The Paul J. Schupf Wing for the Works of Alex Katz, which opened at the Colby College Museum of Art in1996, presents ongoing exhibitions of its in-depth collection of Katz’s paintings, cutouts, drawings, and prints.
Katz has received numerous accolades throughout his career. Among them, Katz was inducted by the American Academy and Institute of Arts and Letters in 1988. In 1978, Katz received the U.S. Government grant to participate in an educational and cultural exchange with the USSR. Katz was awarded the John Simon Guggenheim Memorial Fellowship for Painting in 1972.
Works by Alex Katz can be found in over 100 public collections worldwide.
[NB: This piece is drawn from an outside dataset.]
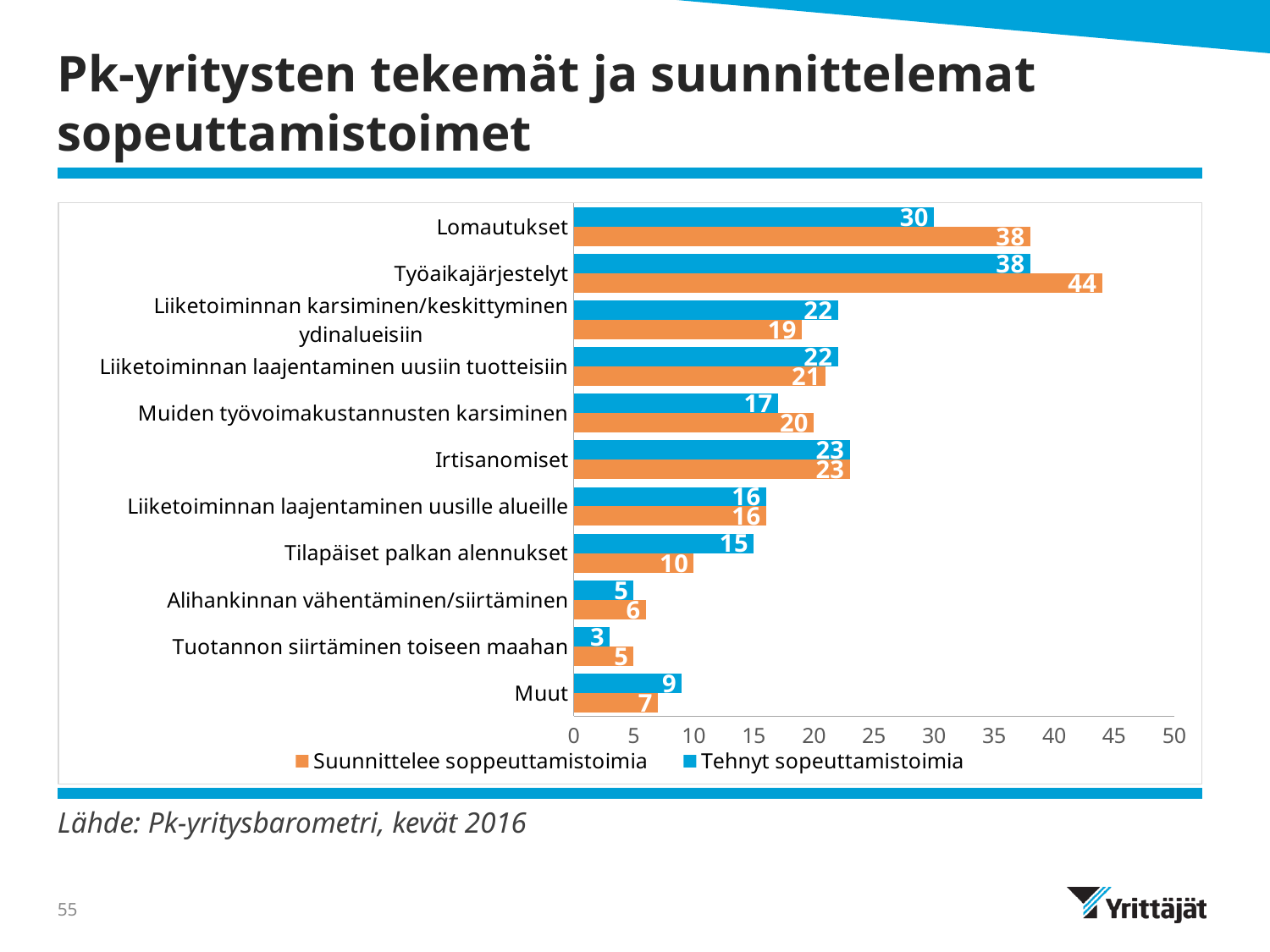
What kind of chart is shown on the slide? Bar chart Which category has the lowest value for 'Tehnyt sopeuttamistoimia'? Tuotannon siirtäminen toiseen maahan Is the 'Suunnittelee sopeuttamistoimia' value for Työaikajärjestelyt greater or less than 40? greater How many series does the legend list? 2 For Tilapäiset palkan alennukset, which series has the larger value: 'Tehnyt sopeuttamistoimia' or 'Suunnittelee sopeuttamistoimia'? Tehnyt sopeuttamistoimia What is the value of 'Tehnyt sopeuttamistoimia' for Lomautukset? 30 Which colour represents 'Tehnyt sopeuttamistoimia' in the chart? Blue How many categories are shown on the chart? 11 What is the difference between the 'Suunnittelee sopeuttamistoimia' and 'Tehnyt sopeuttamistoimia' values for Lomautukset? 8 What is the value of 'Suunnittelee sopeuttamistoimia' for Tilapäiset palkan alennukset? 10 What is the value of 'Suunnittelee sopeuttamistoimia' for Työaikajärjestelyt? 44 Which category has the highest value for 'Suunnittelee sopeuttamistoimia'? Työaikajärjestelyt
Most notably, those in America include: Albright-Knox Museum, Buffalo; The Art Institute of Chicago; The Brooklyn Museum; Carnegie Museum of Art, Pittsburgh; Des Moines Art Center; Hirshhorn Museum and Sculpture Garden at the Smithsonian Institution, Washington, D.C.; The Los Angeles County Museum of Art; The Metropolitan Museum of Art, New York; Milwaukee Art Museum; The Museum of Fine Arts, Boston; The Museum of Modern Art, New York; The National Gallery of Art, Washington, D.C.; National Museum of American Art, Smithsonian Institute, Washington, D.C.; National Portrait Gallery, Smithsonian Institution, Washington, D.C.; Philadelphia Museum of Art; the Wadsworth Athenaeum, Hartford; and The Whitney Museum of American Art, New York. Additionally, Katz’s work can be found in the Albertina (Austria), Museum Moderne Kunst (Austria), the Ateneum Taidemuso (Finland), the Sara Hildén Art Museum (Finland), Museum Brandhorst (Germany), the Bayerische Museum (Germany), Fondation Louis Vuitton (France), Israel Museum, the Metropolitan Museum of Art (Japan), Berardo Collection (Portugal), the Museo Nacional Centro de Arte Reina Sofia (Spain), IVAM Centre Julio Gonzalez (Spain), the Nationalgalerie (Germany), and the Tate Gallery (England), among others.